I make the teens adjacent to me nervous. They wonder if I’m eavesdropping, spying for their mothers as we are a right-knit crew. Not in the sense that we spend time together beyond passing at drop-off and pick-up, but in the way that we are a tribe, a village, all of us watching out for the others’ children.
Me showing my age.
I am not eavesdropping, but if I were to hear them share danger or another cause for concern, I would speak up to the proper mama. The world can be dangerous. We all want the same thing: for our children to survive and be happy.
These girls with ripped jeans and multi-color hair, cell phones and acne—they are beautiful. They are confident despite their nervous glances my way. Four around a table, tiny coven convening. Little witches are everywhere in this town. They practice the magic of laughter and love.

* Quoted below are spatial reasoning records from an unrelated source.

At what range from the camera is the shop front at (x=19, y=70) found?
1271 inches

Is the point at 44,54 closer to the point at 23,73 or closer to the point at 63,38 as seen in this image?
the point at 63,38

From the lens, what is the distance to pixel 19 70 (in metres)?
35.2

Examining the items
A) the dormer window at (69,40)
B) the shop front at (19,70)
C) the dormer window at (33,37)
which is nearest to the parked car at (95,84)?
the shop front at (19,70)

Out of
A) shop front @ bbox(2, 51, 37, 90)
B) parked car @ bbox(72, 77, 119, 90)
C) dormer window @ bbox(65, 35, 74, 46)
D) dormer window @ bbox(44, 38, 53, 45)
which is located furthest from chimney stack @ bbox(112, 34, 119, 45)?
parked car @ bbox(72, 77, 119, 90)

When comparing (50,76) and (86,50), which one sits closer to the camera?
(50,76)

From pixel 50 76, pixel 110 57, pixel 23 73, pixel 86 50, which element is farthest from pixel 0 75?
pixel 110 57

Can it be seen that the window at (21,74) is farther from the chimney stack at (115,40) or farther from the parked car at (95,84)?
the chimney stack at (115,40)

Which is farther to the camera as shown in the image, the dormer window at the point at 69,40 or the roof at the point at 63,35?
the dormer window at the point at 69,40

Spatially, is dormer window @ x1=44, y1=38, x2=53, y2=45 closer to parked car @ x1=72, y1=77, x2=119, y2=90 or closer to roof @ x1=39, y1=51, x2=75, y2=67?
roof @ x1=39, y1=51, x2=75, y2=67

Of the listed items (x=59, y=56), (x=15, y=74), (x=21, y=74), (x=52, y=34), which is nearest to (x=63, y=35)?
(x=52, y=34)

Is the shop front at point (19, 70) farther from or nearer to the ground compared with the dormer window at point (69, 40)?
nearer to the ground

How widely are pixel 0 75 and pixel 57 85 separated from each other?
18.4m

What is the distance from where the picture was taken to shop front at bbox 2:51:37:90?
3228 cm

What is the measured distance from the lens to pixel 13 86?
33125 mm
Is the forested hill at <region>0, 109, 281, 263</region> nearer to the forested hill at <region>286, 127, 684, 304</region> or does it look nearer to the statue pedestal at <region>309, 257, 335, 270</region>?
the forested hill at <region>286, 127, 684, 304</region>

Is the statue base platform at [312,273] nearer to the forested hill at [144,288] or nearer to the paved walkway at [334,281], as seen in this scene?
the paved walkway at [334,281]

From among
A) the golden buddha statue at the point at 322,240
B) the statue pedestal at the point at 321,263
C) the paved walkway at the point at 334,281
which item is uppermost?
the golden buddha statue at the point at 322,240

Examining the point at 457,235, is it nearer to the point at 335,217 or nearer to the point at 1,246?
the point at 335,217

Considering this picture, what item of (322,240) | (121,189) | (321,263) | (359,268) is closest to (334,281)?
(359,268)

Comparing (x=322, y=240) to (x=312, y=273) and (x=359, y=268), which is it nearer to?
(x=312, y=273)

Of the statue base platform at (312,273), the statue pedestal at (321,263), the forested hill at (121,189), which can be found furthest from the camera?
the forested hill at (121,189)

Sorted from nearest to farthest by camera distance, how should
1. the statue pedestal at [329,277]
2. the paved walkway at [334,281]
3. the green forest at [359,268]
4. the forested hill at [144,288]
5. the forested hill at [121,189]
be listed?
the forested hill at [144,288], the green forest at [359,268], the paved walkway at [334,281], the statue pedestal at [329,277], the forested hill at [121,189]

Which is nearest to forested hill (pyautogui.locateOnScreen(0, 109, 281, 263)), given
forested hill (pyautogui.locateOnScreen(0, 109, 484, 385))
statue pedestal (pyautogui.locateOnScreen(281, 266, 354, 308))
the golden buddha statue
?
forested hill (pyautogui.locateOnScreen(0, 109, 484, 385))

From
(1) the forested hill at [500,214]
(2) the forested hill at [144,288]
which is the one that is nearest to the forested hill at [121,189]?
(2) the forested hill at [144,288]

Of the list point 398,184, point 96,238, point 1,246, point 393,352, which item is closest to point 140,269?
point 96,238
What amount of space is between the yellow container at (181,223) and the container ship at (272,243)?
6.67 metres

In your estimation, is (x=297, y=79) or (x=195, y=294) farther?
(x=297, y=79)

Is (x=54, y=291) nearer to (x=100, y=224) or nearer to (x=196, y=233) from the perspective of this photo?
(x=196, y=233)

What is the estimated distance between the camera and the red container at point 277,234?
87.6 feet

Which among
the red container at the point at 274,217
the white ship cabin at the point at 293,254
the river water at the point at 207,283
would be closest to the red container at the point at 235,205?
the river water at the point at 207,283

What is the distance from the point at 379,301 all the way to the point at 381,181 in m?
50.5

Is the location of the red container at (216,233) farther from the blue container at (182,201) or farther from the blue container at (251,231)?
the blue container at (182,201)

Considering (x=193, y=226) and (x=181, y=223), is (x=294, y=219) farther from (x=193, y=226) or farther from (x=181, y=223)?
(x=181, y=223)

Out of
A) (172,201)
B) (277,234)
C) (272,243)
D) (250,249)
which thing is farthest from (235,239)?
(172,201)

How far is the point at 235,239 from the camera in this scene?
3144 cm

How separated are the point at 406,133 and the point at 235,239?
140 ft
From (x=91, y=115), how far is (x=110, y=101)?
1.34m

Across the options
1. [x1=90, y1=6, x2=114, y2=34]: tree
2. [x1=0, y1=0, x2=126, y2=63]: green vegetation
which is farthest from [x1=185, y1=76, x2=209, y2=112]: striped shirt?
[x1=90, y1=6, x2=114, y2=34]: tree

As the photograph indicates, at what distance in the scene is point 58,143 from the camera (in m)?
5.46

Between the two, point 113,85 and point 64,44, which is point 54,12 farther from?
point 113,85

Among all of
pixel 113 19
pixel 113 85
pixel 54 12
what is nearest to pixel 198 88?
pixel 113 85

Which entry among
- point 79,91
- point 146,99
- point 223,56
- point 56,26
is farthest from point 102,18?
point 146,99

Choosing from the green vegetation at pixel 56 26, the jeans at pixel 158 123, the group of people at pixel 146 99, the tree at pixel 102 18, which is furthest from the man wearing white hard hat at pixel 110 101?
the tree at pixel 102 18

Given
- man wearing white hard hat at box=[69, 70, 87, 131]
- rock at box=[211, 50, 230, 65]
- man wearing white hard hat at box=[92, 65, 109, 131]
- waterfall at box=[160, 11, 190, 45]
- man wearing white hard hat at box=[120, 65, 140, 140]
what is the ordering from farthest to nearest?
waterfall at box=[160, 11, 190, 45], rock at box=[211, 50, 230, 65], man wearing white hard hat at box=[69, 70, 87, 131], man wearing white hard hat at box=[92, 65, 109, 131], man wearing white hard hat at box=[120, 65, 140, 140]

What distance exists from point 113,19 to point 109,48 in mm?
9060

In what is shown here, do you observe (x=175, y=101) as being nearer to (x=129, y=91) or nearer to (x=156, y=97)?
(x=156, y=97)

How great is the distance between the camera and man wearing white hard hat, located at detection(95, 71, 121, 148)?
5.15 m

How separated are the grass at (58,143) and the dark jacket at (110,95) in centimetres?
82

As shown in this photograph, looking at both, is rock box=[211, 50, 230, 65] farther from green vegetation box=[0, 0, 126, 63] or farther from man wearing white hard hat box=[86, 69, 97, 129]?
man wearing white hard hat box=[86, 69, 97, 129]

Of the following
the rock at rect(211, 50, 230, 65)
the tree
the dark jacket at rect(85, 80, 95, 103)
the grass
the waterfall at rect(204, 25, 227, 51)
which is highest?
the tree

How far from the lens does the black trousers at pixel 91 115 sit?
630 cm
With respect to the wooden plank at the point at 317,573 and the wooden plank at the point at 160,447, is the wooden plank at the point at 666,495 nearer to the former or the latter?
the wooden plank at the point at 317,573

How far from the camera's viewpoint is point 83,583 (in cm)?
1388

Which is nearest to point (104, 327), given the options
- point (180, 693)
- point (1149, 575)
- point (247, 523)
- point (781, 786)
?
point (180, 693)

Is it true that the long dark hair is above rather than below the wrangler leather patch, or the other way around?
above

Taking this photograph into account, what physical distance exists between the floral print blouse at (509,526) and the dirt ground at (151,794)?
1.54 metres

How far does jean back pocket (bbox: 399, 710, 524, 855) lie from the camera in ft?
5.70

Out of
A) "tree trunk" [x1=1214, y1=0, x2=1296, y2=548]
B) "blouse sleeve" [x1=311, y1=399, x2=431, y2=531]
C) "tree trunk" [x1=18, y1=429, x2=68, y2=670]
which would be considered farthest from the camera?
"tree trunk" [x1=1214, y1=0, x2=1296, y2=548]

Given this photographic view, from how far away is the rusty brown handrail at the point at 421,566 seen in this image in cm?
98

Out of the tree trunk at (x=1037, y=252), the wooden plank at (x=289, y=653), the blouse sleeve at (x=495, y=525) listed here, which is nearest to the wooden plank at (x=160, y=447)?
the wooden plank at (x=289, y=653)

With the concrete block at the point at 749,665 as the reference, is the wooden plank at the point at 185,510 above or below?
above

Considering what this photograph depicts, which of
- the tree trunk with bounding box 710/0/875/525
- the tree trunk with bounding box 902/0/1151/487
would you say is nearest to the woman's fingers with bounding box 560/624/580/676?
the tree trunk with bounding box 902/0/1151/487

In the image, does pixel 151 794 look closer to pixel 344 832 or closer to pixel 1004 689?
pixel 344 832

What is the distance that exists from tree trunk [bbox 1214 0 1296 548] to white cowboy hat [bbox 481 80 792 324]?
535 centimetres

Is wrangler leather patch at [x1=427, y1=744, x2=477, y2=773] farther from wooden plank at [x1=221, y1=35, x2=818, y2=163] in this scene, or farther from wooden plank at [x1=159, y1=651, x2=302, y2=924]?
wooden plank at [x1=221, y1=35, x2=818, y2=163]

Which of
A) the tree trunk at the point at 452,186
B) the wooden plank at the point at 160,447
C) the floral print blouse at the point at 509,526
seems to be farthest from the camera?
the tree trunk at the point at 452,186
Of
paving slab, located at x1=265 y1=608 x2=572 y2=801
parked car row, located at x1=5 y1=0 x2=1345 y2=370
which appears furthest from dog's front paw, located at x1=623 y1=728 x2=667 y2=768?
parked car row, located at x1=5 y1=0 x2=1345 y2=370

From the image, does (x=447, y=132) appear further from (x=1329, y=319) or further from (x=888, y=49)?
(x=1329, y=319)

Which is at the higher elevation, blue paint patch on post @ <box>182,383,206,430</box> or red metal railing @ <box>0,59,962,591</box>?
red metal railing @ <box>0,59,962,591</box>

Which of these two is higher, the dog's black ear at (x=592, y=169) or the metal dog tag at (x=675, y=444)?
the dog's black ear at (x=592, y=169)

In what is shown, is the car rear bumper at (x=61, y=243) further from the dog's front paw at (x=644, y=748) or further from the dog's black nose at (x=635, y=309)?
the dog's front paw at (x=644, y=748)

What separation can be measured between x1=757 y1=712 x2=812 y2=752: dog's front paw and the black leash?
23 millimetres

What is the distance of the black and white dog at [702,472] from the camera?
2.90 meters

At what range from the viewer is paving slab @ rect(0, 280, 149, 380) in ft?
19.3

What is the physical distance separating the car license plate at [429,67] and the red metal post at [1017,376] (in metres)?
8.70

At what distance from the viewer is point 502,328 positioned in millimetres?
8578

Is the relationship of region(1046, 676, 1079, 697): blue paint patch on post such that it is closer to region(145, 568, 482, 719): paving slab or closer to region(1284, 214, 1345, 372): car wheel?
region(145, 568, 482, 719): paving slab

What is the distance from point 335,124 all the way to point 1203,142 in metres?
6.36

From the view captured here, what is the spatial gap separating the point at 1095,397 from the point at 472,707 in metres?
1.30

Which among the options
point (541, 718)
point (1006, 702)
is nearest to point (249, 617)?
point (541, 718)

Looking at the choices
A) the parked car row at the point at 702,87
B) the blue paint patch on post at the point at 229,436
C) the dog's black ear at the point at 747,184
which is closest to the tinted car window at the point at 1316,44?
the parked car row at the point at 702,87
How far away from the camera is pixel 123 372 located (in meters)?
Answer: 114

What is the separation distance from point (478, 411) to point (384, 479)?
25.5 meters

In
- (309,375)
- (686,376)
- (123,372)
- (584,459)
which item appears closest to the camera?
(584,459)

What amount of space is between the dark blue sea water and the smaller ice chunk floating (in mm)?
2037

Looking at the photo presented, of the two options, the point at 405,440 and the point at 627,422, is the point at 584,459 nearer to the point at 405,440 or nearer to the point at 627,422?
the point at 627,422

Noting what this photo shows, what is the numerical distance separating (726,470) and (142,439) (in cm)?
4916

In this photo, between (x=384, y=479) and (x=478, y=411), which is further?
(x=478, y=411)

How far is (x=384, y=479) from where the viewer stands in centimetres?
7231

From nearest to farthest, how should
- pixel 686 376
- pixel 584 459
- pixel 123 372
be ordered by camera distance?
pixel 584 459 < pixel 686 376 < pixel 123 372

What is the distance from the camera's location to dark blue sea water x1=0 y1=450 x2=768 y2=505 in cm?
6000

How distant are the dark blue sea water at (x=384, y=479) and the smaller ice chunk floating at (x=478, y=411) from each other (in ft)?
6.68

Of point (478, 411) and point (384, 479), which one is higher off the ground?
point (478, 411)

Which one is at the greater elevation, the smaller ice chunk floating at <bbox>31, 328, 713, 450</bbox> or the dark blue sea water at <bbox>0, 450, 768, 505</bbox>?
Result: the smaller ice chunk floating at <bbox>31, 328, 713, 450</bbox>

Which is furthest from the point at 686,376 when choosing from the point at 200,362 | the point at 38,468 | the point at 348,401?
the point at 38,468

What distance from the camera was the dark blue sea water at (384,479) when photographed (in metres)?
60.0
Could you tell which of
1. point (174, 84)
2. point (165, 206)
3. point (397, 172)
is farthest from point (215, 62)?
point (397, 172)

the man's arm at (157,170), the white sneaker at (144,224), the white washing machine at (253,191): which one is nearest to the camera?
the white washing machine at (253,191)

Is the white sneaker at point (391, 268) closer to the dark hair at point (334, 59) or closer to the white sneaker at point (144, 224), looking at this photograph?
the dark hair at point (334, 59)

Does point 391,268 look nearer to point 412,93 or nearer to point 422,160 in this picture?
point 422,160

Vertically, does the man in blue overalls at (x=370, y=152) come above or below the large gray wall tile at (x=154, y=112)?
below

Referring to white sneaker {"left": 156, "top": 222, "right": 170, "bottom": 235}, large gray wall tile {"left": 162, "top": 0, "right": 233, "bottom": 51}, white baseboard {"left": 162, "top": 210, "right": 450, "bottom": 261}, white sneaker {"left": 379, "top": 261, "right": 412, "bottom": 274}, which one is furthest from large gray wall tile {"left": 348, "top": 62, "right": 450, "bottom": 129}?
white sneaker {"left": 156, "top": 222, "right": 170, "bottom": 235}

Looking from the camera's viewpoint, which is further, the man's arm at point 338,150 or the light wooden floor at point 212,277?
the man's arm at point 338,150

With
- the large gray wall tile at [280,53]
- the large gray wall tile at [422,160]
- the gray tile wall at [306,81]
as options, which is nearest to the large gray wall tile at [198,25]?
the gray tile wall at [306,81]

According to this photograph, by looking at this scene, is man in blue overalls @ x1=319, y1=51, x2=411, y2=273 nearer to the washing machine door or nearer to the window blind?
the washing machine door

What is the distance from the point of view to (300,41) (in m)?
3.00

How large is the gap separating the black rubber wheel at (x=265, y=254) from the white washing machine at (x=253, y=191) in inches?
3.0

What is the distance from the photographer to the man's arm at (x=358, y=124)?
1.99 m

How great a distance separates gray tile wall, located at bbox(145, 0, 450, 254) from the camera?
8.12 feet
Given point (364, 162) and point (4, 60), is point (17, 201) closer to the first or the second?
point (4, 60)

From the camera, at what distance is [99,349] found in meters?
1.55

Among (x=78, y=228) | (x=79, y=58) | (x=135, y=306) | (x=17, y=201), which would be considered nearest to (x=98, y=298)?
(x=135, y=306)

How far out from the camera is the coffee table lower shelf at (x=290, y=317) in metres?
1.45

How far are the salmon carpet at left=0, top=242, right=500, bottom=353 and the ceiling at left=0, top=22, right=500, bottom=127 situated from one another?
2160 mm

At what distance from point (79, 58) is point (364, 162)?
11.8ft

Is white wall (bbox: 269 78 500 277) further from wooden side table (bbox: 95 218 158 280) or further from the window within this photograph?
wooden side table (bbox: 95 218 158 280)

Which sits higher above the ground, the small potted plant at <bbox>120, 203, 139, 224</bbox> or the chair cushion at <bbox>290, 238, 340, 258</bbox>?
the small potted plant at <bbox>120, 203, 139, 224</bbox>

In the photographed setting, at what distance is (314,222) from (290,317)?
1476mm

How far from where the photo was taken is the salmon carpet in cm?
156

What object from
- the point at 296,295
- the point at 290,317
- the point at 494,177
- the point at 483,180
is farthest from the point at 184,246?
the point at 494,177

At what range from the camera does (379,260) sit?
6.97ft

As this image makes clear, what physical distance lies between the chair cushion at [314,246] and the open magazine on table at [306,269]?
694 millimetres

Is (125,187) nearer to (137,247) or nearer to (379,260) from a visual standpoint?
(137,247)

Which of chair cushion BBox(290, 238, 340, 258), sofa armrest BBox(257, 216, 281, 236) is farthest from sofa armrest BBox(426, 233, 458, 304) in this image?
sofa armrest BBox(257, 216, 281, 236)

I am not listening, but I feel the magic they give off. Youth is a pretty thing. I remember mine, always backwards in a chair, arms folded across the top, bubble gum in my mouth, smiling. Once I was earnest to fit in. With time I realized out was a better place for me.
Which of these young women is that version of me? Or are they all so full of confidence they fall together with the chips? They are glancing my way. I wonder what I look like to a teen. I have just begun to show my age. I am young yet, but my experience has frayed my edges, webbed the corners of my eyes. And there are the streaks of gray through my hair plus the children nearly their age following me like ducklings.
These girl take up so much space it is hard to give them any. All I want is for my daughter to finish her snack so I can shift away. Show respect. I remember what it was like to feel watched but not seen.